In January, La Géode in Montreal earned Canada’s first LEED v4 Platinum rating for multi-residential construction. With the developers expecting Silver, the project squeaked into the highest level of green building certification by acing several subcategories and scoring a total of 80.5 points.

Jean-François St-Onge, co-founder of ADHOC architectes, explains that the five-unit project – of two volumes bookending a central courtyard – is of Moorish inspiration and a new typology in the Plateau, an area characterized by brick rowhouses with deep, gloomy floor plates and small backyards.

“We wanted to maximize the land’s livable area with two buildings,” St-Onge says about La Géode’s quintessentially postage-stamp-size lot, just eight metres wide by 24 metres deep. “The client was a real estate developer and loved that we optimized the site by almost doubling the square footage.”

With La Géode’s foreboding dark-brown brick facade street-side and sparkling triangular-metal-tile cladding system (from local manufacturer Tuiles 3R) inside, the architect aimed to reproduce the dual identities of the courtyard homes he saw while travelling in Spain and Morocco: streets lined with high, imposing and nearly windowless walls that often concealed lush oases of flora, fauna and water features.

The borough’s heritage wonks required that ADHOC design the public-facing facade in brick. The client specified not-brick for the more private courtyard facade. “These two constraints were an opportunity to give the two treatments a narrative,” he says. “We tried to amplify their contrast as much as possible by creating distinct exterior and interior worlds.”
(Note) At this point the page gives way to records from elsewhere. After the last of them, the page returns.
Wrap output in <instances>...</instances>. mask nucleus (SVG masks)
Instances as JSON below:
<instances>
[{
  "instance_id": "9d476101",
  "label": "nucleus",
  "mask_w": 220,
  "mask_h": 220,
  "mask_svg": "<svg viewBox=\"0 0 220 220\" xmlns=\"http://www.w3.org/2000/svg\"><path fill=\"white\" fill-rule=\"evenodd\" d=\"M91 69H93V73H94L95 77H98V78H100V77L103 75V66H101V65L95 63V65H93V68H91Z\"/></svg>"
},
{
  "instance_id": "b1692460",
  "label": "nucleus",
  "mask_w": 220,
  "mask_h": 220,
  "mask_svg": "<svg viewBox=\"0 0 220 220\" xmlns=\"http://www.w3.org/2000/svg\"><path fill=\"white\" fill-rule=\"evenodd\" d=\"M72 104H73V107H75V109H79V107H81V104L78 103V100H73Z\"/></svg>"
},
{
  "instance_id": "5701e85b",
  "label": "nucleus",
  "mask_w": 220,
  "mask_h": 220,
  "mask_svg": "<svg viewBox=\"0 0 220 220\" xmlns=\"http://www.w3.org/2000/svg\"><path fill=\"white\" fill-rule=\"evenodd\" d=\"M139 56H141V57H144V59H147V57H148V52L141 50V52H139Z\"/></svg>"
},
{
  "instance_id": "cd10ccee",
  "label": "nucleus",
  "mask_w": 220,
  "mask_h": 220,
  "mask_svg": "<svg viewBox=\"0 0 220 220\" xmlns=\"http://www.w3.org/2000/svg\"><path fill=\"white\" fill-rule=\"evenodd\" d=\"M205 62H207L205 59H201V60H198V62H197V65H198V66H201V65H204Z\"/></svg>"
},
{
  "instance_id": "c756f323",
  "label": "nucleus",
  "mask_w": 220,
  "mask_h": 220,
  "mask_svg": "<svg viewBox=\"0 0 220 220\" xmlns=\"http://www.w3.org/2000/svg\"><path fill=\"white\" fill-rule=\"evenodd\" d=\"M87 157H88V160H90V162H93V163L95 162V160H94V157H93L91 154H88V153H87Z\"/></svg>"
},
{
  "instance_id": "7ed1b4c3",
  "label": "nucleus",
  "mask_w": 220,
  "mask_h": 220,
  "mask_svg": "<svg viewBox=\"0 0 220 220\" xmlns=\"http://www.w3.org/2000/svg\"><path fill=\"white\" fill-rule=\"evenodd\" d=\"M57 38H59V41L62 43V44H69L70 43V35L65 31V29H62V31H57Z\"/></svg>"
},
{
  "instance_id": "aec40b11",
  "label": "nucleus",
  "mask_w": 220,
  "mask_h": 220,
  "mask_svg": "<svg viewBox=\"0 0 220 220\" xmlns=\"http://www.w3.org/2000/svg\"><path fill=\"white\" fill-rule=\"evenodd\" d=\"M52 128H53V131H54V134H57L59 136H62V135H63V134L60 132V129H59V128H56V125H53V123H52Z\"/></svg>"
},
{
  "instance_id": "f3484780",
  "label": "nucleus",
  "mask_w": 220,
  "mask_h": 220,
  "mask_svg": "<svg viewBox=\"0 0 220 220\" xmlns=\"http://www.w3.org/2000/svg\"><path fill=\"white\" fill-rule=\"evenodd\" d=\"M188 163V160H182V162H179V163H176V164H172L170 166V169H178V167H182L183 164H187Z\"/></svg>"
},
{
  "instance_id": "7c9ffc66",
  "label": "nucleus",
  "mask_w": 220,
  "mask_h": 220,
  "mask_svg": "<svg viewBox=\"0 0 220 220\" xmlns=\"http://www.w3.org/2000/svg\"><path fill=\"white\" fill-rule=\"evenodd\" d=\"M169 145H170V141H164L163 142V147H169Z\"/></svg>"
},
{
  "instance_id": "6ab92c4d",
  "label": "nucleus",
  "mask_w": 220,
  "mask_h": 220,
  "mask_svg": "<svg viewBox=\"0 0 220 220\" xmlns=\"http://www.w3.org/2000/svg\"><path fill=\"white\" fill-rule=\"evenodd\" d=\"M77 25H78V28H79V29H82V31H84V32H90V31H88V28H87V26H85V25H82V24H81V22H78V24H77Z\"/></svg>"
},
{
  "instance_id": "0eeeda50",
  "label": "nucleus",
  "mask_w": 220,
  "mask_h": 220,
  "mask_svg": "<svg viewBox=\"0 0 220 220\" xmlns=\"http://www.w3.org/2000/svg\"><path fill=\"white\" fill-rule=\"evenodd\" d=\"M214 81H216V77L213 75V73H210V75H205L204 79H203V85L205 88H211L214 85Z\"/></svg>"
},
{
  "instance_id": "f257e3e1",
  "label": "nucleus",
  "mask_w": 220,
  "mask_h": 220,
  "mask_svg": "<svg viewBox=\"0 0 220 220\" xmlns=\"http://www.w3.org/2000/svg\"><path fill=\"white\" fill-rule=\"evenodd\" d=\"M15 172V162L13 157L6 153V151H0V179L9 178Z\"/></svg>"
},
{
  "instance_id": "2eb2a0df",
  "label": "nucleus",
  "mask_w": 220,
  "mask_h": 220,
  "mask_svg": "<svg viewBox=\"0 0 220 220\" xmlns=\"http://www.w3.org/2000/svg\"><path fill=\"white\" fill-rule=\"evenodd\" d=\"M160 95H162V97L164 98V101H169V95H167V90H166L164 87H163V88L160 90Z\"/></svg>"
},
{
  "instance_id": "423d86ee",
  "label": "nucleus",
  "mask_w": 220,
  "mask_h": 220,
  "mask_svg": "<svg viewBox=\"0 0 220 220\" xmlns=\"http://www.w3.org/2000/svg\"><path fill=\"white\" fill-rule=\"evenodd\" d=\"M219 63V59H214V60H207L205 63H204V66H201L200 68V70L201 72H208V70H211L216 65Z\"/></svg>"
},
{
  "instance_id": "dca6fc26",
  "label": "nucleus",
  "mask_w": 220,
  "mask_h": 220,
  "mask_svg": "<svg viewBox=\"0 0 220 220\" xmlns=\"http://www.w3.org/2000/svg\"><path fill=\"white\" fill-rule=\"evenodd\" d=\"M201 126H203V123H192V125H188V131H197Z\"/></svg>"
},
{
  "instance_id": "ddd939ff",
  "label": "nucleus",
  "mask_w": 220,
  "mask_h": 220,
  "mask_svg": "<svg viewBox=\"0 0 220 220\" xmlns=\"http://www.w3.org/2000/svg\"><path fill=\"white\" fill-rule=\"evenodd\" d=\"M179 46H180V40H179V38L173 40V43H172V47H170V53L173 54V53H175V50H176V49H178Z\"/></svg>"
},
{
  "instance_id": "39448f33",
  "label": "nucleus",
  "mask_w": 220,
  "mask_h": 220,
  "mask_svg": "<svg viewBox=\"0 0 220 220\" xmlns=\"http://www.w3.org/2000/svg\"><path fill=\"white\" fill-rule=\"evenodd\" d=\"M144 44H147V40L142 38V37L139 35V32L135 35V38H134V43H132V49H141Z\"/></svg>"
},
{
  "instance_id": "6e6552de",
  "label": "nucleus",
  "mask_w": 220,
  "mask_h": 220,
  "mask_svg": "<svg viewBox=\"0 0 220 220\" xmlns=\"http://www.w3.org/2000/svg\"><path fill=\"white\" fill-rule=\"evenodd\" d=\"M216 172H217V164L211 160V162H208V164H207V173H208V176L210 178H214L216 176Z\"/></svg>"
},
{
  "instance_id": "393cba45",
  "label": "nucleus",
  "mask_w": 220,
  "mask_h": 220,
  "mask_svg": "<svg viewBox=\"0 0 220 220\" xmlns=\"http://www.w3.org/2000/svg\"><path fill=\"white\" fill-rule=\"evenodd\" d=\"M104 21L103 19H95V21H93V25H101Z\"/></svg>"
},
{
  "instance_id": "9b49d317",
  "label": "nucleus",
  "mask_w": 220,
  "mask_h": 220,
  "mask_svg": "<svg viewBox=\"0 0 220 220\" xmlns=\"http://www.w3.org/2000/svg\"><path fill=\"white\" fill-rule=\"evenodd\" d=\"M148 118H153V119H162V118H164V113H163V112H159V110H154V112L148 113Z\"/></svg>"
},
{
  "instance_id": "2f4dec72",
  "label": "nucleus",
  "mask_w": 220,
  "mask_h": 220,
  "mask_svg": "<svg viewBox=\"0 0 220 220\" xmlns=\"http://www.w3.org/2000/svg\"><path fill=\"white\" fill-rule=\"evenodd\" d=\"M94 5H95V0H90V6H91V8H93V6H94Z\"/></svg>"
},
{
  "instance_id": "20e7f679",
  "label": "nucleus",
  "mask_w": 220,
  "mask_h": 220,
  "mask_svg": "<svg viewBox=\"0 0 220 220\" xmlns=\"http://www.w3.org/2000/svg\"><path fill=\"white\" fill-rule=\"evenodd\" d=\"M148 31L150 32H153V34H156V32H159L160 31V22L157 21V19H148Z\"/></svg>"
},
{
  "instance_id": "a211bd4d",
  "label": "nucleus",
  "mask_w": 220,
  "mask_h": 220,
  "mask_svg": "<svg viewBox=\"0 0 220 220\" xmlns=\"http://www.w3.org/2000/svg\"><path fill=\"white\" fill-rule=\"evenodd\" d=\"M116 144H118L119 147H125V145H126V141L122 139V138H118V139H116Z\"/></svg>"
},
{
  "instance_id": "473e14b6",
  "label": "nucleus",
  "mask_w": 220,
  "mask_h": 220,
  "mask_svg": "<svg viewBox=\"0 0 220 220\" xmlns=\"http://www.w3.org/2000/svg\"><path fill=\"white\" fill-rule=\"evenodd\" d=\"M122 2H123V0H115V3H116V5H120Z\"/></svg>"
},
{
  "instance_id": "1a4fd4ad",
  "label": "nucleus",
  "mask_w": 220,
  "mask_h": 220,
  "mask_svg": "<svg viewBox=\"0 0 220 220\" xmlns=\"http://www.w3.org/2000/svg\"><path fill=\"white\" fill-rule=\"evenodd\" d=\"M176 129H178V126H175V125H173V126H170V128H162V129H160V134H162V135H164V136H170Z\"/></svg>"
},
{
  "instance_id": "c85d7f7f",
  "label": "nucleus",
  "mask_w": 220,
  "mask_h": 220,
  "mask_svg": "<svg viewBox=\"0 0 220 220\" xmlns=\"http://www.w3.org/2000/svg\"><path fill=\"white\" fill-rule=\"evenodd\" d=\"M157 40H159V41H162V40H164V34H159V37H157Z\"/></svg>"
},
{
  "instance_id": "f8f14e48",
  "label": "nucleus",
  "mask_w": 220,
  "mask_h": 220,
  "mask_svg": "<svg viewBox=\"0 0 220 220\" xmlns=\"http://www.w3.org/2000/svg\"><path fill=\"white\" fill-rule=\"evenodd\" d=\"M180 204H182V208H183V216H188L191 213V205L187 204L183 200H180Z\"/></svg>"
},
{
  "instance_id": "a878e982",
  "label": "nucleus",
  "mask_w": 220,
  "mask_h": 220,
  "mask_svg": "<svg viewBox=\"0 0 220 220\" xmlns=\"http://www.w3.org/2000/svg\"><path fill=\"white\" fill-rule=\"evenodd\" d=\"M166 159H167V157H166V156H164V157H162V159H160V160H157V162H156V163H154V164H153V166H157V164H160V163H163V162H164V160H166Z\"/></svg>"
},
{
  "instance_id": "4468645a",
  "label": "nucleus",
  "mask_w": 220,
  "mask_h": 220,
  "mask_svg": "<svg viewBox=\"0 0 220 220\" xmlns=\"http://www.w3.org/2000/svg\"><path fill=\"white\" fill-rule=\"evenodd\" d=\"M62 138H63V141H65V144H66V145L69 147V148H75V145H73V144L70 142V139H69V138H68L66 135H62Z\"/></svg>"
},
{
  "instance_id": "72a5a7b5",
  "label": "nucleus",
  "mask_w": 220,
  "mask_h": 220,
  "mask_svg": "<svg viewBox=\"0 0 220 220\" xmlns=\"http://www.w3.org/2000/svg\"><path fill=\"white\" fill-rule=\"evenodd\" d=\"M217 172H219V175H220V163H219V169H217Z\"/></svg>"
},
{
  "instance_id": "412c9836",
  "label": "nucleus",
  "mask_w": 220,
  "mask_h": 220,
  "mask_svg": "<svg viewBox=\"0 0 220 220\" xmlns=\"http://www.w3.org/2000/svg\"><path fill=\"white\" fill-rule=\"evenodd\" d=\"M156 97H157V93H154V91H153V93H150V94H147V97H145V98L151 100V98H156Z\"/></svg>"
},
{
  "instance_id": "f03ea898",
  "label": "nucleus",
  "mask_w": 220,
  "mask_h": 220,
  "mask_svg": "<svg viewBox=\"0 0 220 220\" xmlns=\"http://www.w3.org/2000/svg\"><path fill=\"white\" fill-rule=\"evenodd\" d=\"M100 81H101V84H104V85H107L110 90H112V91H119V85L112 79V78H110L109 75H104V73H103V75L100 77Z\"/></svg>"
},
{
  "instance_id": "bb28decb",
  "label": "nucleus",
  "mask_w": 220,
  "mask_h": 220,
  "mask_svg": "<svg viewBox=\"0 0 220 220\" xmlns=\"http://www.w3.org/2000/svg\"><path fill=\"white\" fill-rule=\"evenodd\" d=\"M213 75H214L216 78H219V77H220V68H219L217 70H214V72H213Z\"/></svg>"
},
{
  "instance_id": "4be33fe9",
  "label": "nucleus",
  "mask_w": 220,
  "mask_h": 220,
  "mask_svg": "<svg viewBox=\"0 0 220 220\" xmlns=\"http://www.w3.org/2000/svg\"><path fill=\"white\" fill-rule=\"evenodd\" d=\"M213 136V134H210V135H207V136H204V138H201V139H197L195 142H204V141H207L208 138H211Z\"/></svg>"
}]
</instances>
On the outside, La Géode’s facade features openwork masonry, an allusion to its namesake’s mineral crust. Also, St-Onge says, “I wanted to revive this typical decorative tradition that emphasizes the handcrafted nature of brick.”

In the courtyard, the zeal of the zellij seems Gaudí-esque. St-Onge reveals that a light well in Barcelona’s Casa Batlló inspired him to attempt a gradient in grey triangles. He feels mixed about the alternate ending – the middle shade was on back order. As is, the charismatic, hexagonal-lattice mosaic is still otherworldly: hive-like and intergalactic.